### Supplied text
#####

There is more to this testimony. With my sister and I not being practicing Catholics at the time we were basically told you cannot read any of the scripture at the mass but we were allowed to select the scripture verses to be read at the mass. I did get permission though to share his faith with the people at the funeral mass. This was by far a big stretch and leap of faith for me to get up in front of family, friends and associates of my father and offer them Jesus. I had to get on an altar filled with men that were either deacons or priests there celebrating his mass. I knew back then my gifting was writing and so I wrote out with Holy Spirit direction the faith story of my father while he was in the hospital. I read it to my son and niece the night before and I think I asked my niece if she wanted to meet Jesus. At the time it was not right for her and guess what? See, the Jesus seed was planted and about a year later while on a family vacation at their lake house she then gave her heart to Jesus. I led her in that prayer and sure was afraid to tell my sister until about a year later. Why was I afraid to tell her? That same day at Lake Hartwell not only did I water baptize my son, I then led my niece to Jesus and she got water baptized too and I spoke prophetic prayers over both of them while the rest of the family went into town to shop. It was just me, my niece, my son and Jesus how precious, how precious.
How did I extend an altar call at my father's funeral mass. Not the typical altar call I was used to and by this time in my life I already did Evangelism Explosion I think and experienced seeing altar calls for salvation every time I was at church. Holy Spirit is most gentle in His nature and I basically shared what I wrote ahead of time and closed with a simple thought … if anything I shared with you today touched your heart I will give you a moment to invite Jesus into your heart. I closed my eyes while standing behind the podium on the altar. Gave a few moments in silence. I then opened my eyes and said Holy Spirit seals the words upon the hearts of those that asked Jesus into their hearts. So, my father now gets to experience all the angels in heaven rejoicing over those that gave their heart to Jesus a second time. Guess what? I did not ask people to raise their hands or to come forward to the altar so I really do not know who if any at all gave their heart to Jesus. My dad and Jesus knows though how interesting, isn't that. The anniversary of my dad's death is October 3rd.

#####

### Information provided
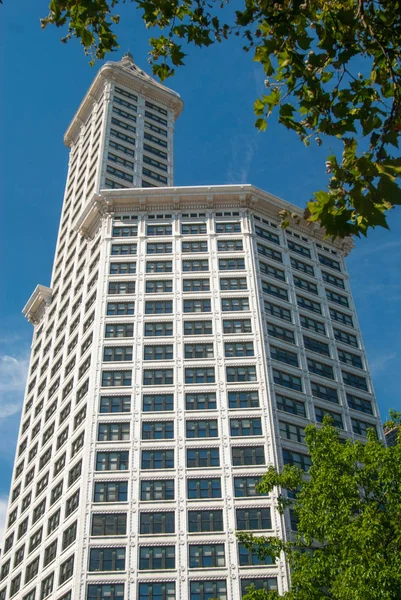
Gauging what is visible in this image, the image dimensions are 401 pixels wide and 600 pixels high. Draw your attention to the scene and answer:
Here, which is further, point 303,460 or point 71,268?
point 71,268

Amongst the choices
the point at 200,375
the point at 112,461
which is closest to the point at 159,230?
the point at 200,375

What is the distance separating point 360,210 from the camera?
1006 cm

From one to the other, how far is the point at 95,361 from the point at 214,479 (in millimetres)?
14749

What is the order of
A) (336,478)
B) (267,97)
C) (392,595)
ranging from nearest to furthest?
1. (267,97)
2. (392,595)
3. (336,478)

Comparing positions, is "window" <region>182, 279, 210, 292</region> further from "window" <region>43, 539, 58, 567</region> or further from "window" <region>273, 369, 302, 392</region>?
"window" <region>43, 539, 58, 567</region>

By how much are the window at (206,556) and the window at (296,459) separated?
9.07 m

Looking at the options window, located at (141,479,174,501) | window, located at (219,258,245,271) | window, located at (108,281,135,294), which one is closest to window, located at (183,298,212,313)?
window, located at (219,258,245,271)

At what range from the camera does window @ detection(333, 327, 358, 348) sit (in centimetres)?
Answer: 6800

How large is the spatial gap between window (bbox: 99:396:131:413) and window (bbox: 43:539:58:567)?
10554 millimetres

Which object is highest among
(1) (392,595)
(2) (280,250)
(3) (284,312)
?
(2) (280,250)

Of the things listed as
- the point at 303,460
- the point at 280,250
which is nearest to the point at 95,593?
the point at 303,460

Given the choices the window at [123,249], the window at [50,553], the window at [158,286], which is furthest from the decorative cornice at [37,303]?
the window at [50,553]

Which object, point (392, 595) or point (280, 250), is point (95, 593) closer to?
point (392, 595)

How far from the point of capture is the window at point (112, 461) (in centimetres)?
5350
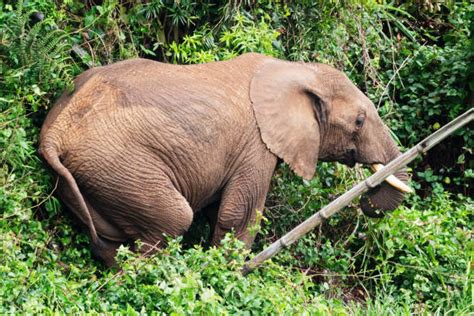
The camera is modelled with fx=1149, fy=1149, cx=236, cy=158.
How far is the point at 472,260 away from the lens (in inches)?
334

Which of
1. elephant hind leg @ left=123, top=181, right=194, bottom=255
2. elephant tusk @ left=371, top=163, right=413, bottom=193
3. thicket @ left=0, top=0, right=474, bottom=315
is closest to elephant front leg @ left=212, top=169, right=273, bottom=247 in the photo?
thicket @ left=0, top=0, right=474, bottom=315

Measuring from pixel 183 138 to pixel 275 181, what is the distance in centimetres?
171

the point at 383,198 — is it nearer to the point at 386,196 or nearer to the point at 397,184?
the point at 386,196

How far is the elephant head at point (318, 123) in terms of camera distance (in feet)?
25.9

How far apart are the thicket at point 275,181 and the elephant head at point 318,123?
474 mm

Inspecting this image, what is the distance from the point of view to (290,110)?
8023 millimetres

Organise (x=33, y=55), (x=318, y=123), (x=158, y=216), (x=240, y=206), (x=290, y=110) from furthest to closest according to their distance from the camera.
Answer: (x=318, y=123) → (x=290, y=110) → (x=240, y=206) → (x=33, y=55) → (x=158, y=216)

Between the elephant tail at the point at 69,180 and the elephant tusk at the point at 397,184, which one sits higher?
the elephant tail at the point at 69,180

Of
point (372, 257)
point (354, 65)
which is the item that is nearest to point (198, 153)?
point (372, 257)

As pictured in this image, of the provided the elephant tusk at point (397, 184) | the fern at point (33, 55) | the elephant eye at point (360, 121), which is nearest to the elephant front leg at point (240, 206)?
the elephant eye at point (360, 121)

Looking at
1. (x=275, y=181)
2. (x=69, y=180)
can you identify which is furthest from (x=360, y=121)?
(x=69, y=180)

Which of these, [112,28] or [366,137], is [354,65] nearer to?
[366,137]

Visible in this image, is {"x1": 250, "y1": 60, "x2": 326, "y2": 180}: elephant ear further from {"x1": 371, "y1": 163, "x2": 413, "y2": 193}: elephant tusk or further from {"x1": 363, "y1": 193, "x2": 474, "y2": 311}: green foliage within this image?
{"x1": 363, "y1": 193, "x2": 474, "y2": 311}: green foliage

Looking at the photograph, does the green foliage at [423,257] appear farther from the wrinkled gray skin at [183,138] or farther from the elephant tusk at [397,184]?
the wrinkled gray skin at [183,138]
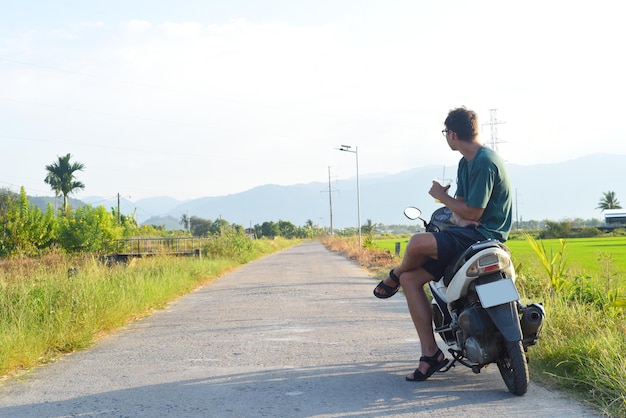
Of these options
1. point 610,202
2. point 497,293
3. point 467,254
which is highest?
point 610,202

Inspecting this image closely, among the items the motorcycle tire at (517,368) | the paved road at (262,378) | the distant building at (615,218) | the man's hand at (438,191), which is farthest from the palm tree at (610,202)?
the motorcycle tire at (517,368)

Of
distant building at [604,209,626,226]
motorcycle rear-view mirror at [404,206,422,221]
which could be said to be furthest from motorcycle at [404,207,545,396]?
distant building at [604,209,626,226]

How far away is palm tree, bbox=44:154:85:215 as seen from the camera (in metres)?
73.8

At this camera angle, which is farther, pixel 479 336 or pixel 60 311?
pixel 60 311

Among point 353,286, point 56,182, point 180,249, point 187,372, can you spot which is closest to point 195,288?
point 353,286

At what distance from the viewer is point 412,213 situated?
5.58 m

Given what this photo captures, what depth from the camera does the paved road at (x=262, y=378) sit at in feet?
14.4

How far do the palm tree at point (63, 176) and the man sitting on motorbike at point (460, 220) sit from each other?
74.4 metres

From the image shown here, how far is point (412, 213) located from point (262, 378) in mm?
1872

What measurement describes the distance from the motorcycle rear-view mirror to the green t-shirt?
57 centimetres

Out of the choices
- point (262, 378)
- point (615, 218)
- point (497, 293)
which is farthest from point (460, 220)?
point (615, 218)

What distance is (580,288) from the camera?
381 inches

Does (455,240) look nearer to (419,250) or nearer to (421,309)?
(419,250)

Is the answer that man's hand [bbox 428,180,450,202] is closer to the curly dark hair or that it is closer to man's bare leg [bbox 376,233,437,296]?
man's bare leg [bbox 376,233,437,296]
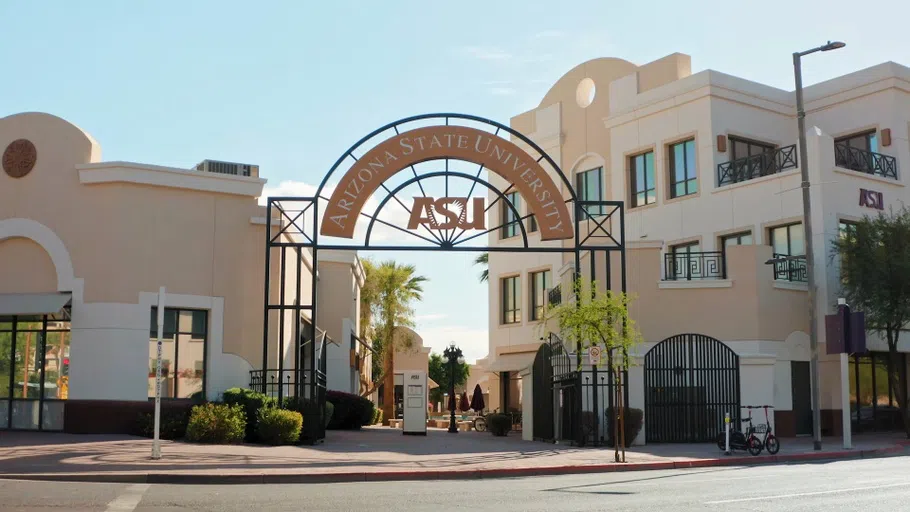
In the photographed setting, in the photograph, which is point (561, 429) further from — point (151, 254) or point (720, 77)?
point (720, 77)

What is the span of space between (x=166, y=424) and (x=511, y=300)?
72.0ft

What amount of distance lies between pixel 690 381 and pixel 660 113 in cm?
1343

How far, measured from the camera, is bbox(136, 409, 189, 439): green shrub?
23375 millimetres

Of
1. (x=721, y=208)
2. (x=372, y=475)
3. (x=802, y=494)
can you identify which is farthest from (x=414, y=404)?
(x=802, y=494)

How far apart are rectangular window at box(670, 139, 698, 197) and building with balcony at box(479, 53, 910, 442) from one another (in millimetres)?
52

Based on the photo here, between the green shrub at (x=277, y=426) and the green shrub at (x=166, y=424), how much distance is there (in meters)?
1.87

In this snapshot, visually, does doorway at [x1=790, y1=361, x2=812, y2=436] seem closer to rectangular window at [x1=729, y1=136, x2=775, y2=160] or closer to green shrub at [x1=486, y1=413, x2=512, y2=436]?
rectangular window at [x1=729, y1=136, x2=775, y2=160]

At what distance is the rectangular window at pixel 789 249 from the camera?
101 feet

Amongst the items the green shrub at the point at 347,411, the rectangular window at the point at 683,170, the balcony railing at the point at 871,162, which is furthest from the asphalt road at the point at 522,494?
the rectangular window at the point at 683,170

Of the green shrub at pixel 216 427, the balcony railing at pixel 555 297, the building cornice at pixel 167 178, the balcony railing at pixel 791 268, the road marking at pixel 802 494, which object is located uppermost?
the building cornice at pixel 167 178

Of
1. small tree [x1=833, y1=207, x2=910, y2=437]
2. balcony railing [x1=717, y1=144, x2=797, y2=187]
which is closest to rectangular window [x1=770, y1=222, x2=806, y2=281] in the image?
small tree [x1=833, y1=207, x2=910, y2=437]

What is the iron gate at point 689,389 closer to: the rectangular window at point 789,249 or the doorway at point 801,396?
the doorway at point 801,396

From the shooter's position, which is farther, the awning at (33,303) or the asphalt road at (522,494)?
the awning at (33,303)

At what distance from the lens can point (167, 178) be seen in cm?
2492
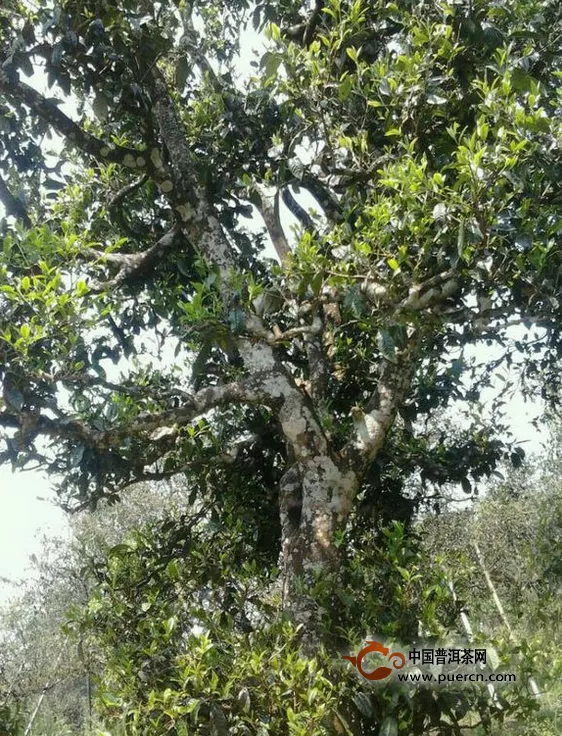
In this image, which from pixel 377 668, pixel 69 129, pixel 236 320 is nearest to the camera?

#####

### Your tasks
1) Based on the funeral testimony, mark each statement (a), (b), (c) yes or no, and quote the exact words of the testimony that decide it.
(a) At the funeral mass, the writer asked people to raise their hands.
(b) The writer's niece gave her heart to Jesus about a year later at a lake house.
(c) The writer's son was water baptized at Lake Hartwell.
2) Carry on the funeral testimony with one further paragraph that begins after its final sentence.

### Task-by-task results
1)
(a) No: "I did not ask people to raise their hands or to come forward to the altar"
(b) Yes: "about a year later while on a family vacation at their lake house she then gave her heart to Jesus"
(c) Yes: "That same day at Lake Hartwell not only did I water baptize my son"

2)
Just before I wrote this I was crying and feeling a bit sorry for myself that I truly did not experience the love of another that loved me as he loved Jesus so much that it was natural to love me in that manner. I was asking Holy Spirit why I never got to experience that kind of love in my life. This was after I viewed a beautiful testimony of love in a persons life. When I heard it, it touched me to move me to tears for that person's experience. Genuine sharing of their story. See, a testimony is there to build up another's faith and to encourage them in their walk of faith. I was crying about something I did not experience in my own life and Holy Spirit sort of turned it around to share a great testimony of my fathers faith. It is timing, it is all in God's timing. See, when I was crying I was saying to Holy Spirit why did I move here? There is no family of mine here and maybe I should just go home to where it is familiar and family is there. I guess He chose to override that conversation for it was at that point He nudged me to remind me it was the anniversary of my father's natural death here on earth but his glorious life starting in heaven. Very good Holy Spirit, very good. You sure do know what You are doing don't You. To God be the glory. Amen.